Fotoğraf: Füsun Kavrakoğlu, Kelebekler Vadisi, 2019.
- Doğuda Antalya Körfezi, batıda Fethiye Körfezi arasında kalan, günümüzde Teke Yarımadası olarak adlandırılan bölge, antik çağda Likya olarak tanımlanırdı. Likya, Dalaman Çayı’ndan başlayarak Antalya yakınlarındaki Phaselis’i de içini alır. Batıda eski adıyla Massictus, şimdiki Akdağ, doğuda eski adıyla Solyma, şimdiki Bey Dağı ile sınırlanır. Bir görüşe göre, Teke Yarımadası adını Anadolu Selçuklu Devleti döneminde buraya yerleştirilen Teke Boyu’ndan almaktadır. Ama ismin Selçuklu Sultanı Keyhüsrev’in atadığı Teke Bey’den mi, yoksa bölgede çok bol olan keçilerden mi geldiği de sorgulanır.
- Likya doğuda Pamfilya (Antalya ve civarı), batıda Karya (Muğla ve civarı), kuzeyde Pisidia (Burdur-Isparta çevresi) ile komşuydu.

Alıştırmanın bölümleri
**a.** Likya metnine göre Likya batıda hangi bölgeyle komşuydu?
**b.** Likya metninin devamını, son cümleden sonrasını yazın.
Malzemenin bu işle hiçbir ilgisi yok.

Kaynak veriler
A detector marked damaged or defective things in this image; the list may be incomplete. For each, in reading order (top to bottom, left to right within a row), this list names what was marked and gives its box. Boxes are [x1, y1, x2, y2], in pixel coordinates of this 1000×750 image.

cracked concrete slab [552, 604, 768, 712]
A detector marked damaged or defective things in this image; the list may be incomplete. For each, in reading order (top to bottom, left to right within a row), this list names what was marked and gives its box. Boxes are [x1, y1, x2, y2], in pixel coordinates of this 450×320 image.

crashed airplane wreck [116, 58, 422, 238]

Görevlere göre yanıtlar
**a.** Karya (Muğla ve civarı) ile komşuydu.

**b.**
- Bölgenin ilk okuryazar sakinleri, kendilerini Trmillae olarak adlandırmış ve büyük ihtimalle Ksanthos (Xantos) Vadisi ve etrafındaki dağlarda yaşamışlardır. Tlos, Ksanthos ve Patara, ilk yerleşim yerleri olmuştur. Bunlar, çivi yazısıyla yazılan bir dil kullanmışlardır. Çok geçmeden Likyalılar olarak tanınmaya başlamışlardır. Son derece disiplinli askeri birliklere sahip oldukları bilinir.
- Heredot, salt kendilerine özgü ve insanlık tarihinde ( o zamanki ) eşine rastlanmadık bir gelenekleri olduğunu yazar: Sülalelerinin kökü baba tarafına değil, analarına dayanır; bir Likyalı kim olduğunu annesinin, büyük annesinin adını vererek açıklar, der. Her çocuğa, babası bir esir dahi olsa, yasal haklar tanınırmış.

Fotoğraf: Füsun Kavrakoğlu, Pinara, 2019.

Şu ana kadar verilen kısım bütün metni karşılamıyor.